No se crea, sin embargo, que hablo desde el púlpito. Ningún inconveniente tengo en ponerme a mi mismo como modelo y ejemplo de esto que digo. Y siendo así, no seré yo quien exija a nadie que se corrija, y menos aún tratar de corregirlo yo. Mejor prefiero seguir en este punto a Espinosa y entender que los afectos humanos (incluidos los afectos viciosos) deben ser considerados igual que las demás cosas naturales, y si hemos de llamarlos malos, será sólo atendiendo a la utilidad humana [Ethica, IV: 57e [a]]. Después de todo, ¿qué criterio podría usarse, si no ése, para hablar de virtudes y vicios? ¿Qué razón hay para decir que un carácter, una actitud o una costumbre son viciosos si no perjudican a nadie? ¿A qué mundo de valores eternos vamos a recurrir para emitir tal juicio? ¿Y quién lo ha establecido?

Los vicios –continúa diciendo Espinosa–,

«considerados en sí mismos, se siguen de la misma necesidad y virtud de la naturaleza que las demás cosas singulares; y admiten, por tanto, ciertas causas por las que son entendidos y tienen ciertas propiedades tan dignas de nuestro conocimiento como las propiedades de cualquier otra cosa, cuya simple contemplación nos agrada» [Ethica, III: pról. [b]].

Goethe lo decía de otro modo:

«Podría decirse en broma –aclara– que el hombre está íntegramente compuesto de fallos, algunos de los cuales se consideran útiles para la sociedad, y otros, perjudiciales, algunos aprovechables y otros no.

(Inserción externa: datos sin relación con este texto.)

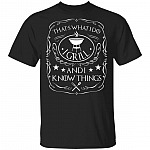 I Grill I Know Things Shirt, Black, Unisex T-Shirt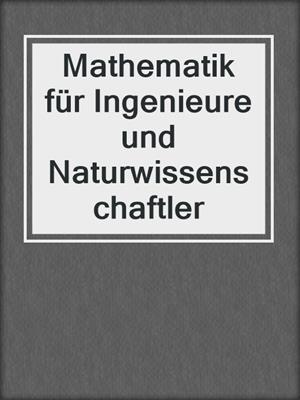 Mathematik für Ingenieure und Naturwissenschaftler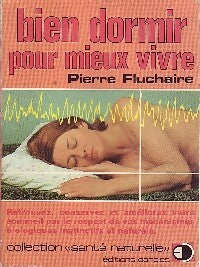 Livrenpoche : Bien dormir pour mieux vivre - Pierre Fluchaire - Livre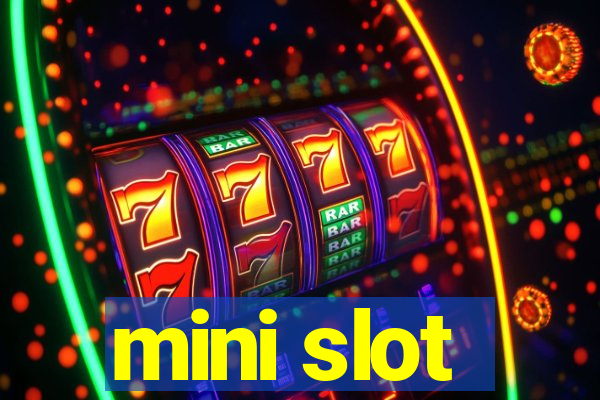 mini slot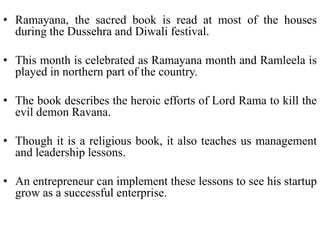 • Ramayana, the sacred book is read at most of the houses
  during the Dussehra and Diwali festival.

• This month is celebrated as Ramayana month and Ramleela is
  played in northern part of the country.

• The book describes the heroic efforts of Lord Rama to kill the
  evil demon Ravana.

• Though it is a religious book, it also teaches us management
  and leadership lessons.

• An entrepreneur can implement these lessons to see his startup
  grow as a successful enterprise.
 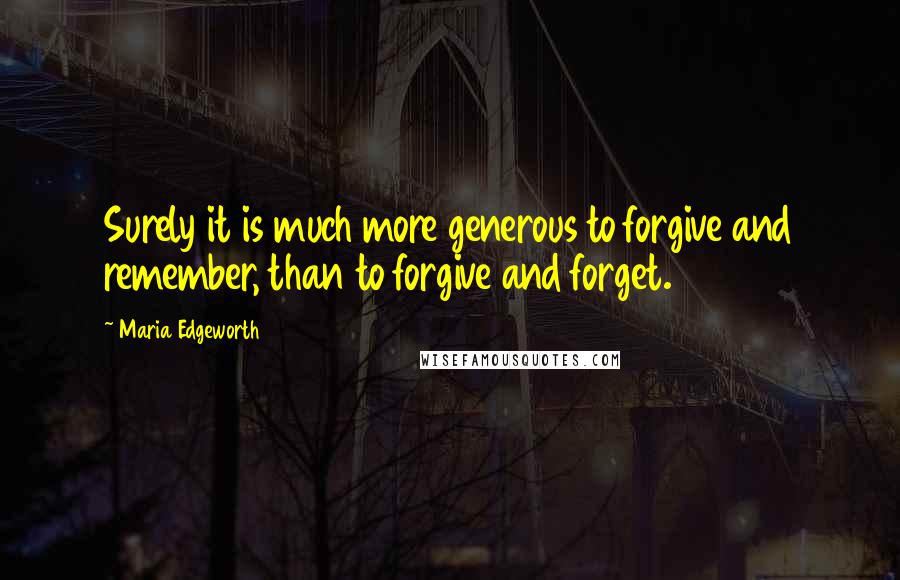 Maria Edgeworth Quotes: Surely it is much more generous to forgive and remember, than to forgive and forget.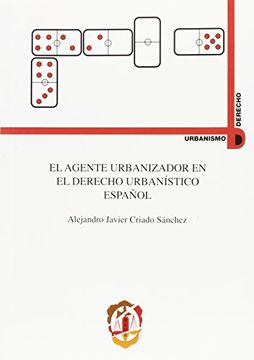 portada El agente urbanizador en el derecho urbanístico español (Urbanismo y Derecho)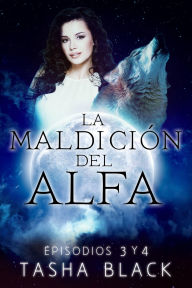 Title: La maldición del Alfa: Episodios 3 y 4, Author: Tasha Black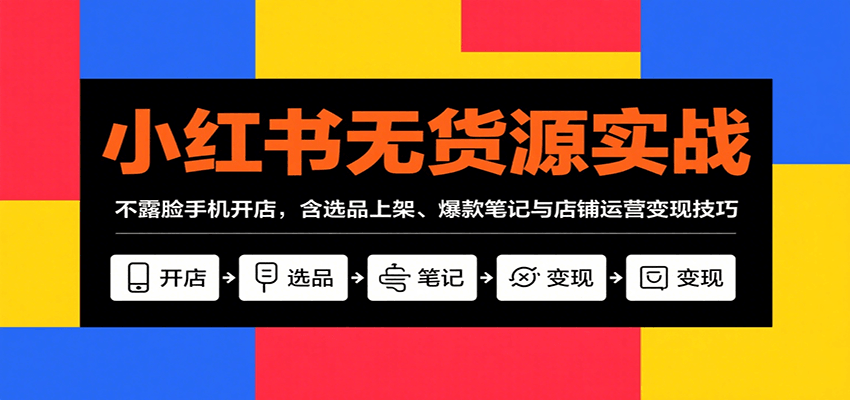 小红书无货源实战，不露脸手机开店，含选品上架、爆款笔记与店铺运营变现技巧-财阁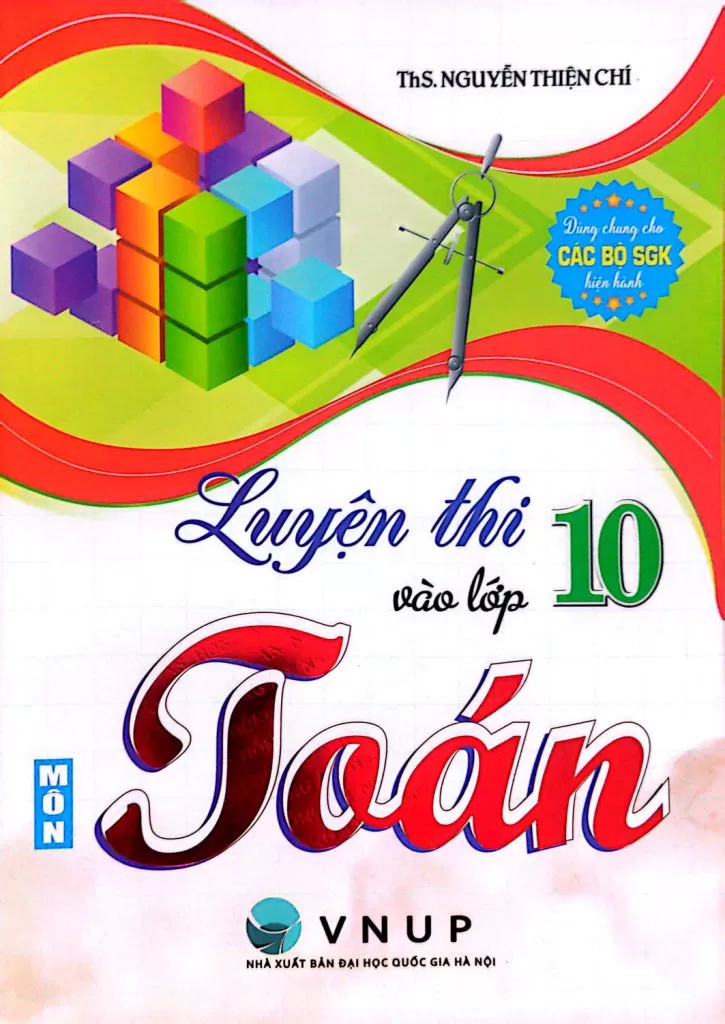 LUYỆN THI VÀO LỚP 10 MÔN TOÁN (Dùng chung cho các bộ SGK hiện hành)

De los primeros se habla bien: los llaman virtudes; de los segundos, mal, y los llaman vicios» [Máximas y reflexiones, 836].

De lo que se trata, pues, no es tanto de odiarlos o despreciarlos como de entenderlos –que no es lo mismo que justificarlos–, considerando, de nuevo con Espinosa:

«las acciones humanas y los apetitos como si se tratara de líneas, planos o cuerpos» [Ethica, III: pról. [b]].